An dieser Stelle kann ich der antragstellenden Fraktion der Grünen einen Seitenhieb nicht ersparen. Denn in den sieben Jahren Bundesregierung gemeinsam mit der SPD ist in dem Bereich nicht besonders viel passiert - ganz im Gegenteil. Da müssen wir auch einmal die Hartz-IV-Gesetzgebung betrachten, die die Grünen aktiv mit umgesetzt haben. Wir haben das schon damals bei der Einführung des Asylbewerberleistungsgesetzes vorhergesagt: Jetzt wird eine Sondergesetzgebung für Flüchtlinge gemacht, in Zukunft wird es weitere Gruppen treffen. - Und genauso ist es! Mit den Stimmen der Grünen ist das letztlich Realität geworden. Insofern begrüße ich, dass Sie schließlich und endlich umdenken, und hoffe, dass dieses Umdenken auch dann noch Geltung hat, wenn Sie einmal wieder in Regierungsverantwortung sind, und dass diese Aussagen dann weiterhin belastbar sind.

(Beifall bei der LINKEN)

Meine Damen und Herren, die Ausschussberatungen zum Antrag waren in vielerlei Hinsicht erhellend.

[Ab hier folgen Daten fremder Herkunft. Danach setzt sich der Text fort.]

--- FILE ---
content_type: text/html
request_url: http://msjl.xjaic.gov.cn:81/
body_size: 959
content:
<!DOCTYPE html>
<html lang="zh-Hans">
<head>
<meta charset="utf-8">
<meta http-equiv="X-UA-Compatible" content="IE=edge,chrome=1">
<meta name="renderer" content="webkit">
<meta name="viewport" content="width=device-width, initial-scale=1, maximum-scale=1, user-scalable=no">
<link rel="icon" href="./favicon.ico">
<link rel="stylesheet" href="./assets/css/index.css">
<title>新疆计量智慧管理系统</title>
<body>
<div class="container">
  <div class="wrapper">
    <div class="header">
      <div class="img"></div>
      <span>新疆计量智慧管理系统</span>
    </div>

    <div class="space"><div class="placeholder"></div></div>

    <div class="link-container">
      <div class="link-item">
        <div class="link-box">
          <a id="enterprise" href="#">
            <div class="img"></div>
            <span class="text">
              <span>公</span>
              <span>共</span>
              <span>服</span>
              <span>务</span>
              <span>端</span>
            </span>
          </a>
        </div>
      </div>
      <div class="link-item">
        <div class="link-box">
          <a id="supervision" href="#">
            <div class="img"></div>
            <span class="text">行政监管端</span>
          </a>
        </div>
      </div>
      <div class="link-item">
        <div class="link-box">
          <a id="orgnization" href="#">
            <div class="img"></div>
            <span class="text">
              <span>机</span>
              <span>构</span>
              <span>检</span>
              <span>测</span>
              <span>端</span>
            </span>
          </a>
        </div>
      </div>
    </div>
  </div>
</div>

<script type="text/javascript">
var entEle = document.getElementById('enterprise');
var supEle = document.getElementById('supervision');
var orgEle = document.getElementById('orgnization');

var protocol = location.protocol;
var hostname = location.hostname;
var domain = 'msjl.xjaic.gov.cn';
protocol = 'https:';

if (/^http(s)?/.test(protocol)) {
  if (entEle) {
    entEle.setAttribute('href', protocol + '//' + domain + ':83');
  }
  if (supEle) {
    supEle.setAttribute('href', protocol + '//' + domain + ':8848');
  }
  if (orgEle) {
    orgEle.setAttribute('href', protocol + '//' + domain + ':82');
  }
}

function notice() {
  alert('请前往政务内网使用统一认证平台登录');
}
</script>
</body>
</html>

Dazu gehörte insbesondere die Stellungnahme des GBD, welche kurz und knapp zu der Schlussfolgerung gelangt ist, dass das Asylbewerberleistungsgesetz nach den vom Bundesverfassungsgericht aufgestellten Maßstäben als verfassungswidrig anzusehen ist.

Meine Damen und Herren, das Asylbewerberleistungsgesetz wurde 1993 als Abschreckung beschlossen, um von einer Flucht nach Deutschland abzuhalten. Das Gesetz arbeitet mit der Unterstellung, Asylbewerber kämen ohnehin nur wegen des Bezugs der Sozialleistungen nach Deutschland. Es bedient sich rassistischer Vorstellungen von vermeintlichen Wirtschaftsflüchtlingen und Sozialschmarotzern, gegen die sich Deutschland endlich zur Wehr setzen müsse.